Required work :: Can you copy out the exhibition review below, word for word, from its title to its final caption?

Passage given ::

Mixed Bag at Real Estate Gallery Curated by Joe Bradley and Jeremy Willis

Mixed bag at Real Estate Gallery curated by Joe Bradley and Jeremy Willis, installation view. Images courtesy of the artists and Real Estate Gallery.

Mixed Bag is the title of the show currently on view at Real Estate in Greenpoint, Brooklyn. The walls of the modest venue are covered in small-scale drawings and paintings from veteran, mid-career, and emerging artists. While “mixed bag” implies an assortment of things randomly tossed together, it also suggests both positive and negative elements. And there is a polarity to the show, tensions between opposing forces.

Mixed Bag is curated by Jeremy Willis and Joe Bradley, who are actually firmly linked in multiple instances to artists in the show as these artists are also linked to each other. This exhibition is anything but randomly thrown together. Joe Bradley has been involved in shows with several of the artists showing in Mixed Bag, including Steve DiBenedetto, Michael Williams, Brian Bellot, and Chris Martin. Like Willis, Lisa Corinne Davis is a graduate of Hunter College’s fine arts program and currently a professor there. Another Hunter graduate, Alteronce Gumby, did an in-depth interview with Stanley Whitney for BOMB Magazine where he discussed some of the fundamental ideas behind his work.

Stanley Whitney, Untitled, 1996, graphite lead on rice paper, 9 x 13 inches.

Recorded information ::
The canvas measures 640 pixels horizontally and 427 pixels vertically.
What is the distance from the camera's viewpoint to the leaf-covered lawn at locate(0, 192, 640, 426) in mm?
---
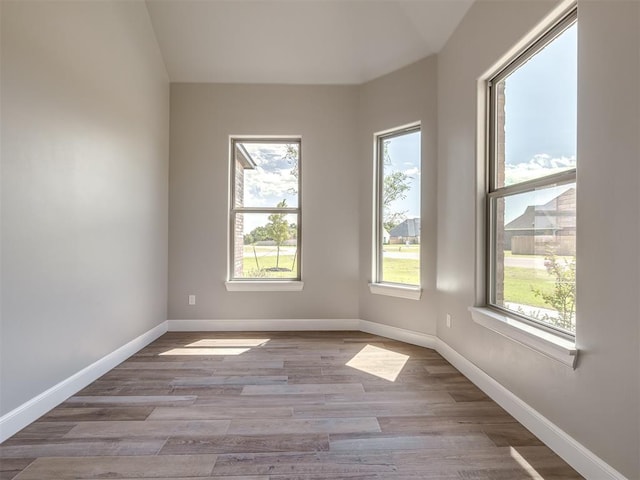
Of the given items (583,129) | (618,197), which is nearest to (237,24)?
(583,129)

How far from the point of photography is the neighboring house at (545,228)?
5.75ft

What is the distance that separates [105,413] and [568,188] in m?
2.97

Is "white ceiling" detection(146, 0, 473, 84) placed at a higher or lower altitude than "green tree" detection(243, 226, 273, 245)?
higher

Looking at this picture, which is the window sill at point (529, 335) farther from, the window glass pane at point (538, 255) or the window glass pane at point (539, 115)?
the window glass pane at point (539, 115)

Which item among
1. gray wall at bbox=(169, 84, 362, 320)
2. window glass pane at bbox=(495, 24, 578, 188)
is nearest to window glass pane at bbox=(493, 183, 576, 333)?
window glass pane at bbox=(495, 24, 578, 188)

Correct output ::
Mixed Bag at Real Estate Gallery Curated by Joe Bradley and Jeremy Willis

Mixed bag at Real Estate Gallery curated by Joe Bradley and Jeremy Willis, installation view. Images courtesy of the artists and Real Estate Gallery.

Mixed Bag is the title of the show currently on view at Real Estate in Greenpoint, Brooklyn. The walls of the modest venue are covered in small-scale drawings and paintings from veteran, mid-career, and emerging artists. While “mixed bag” implies an assortment of things randomly tossed together, it also suggests both positive and negative elements. And there is a polarity to the show, tensions between opposing forces.

Mixed Bag is curated by Jeremy Willis and Joe Bradley, who are actually firmly linked in multiple instances to artists in the show as these artists are also linked to each other. This exhibition is anything but randomly thrown together. Joe Bradley has been involved in shows with several of the artists showing in Mixed Bag, including Steve DiBenedetto, Michael Williams, Brian Bellot, and Chris Martin. Like Willis, Lisa Corinne Davis is a graduate of Hunter College’s fine arts program and currently a professor there. Another Hunter graduate, Alteronce Gumby, did an in-depth interview with Stanley Whitney for BOMB Magazine where he discussed some of the fundamental ideas behind his work.

Stanley Whitney, Untitled, 1996, graphite lead on rice paper, 9 x 13 inches.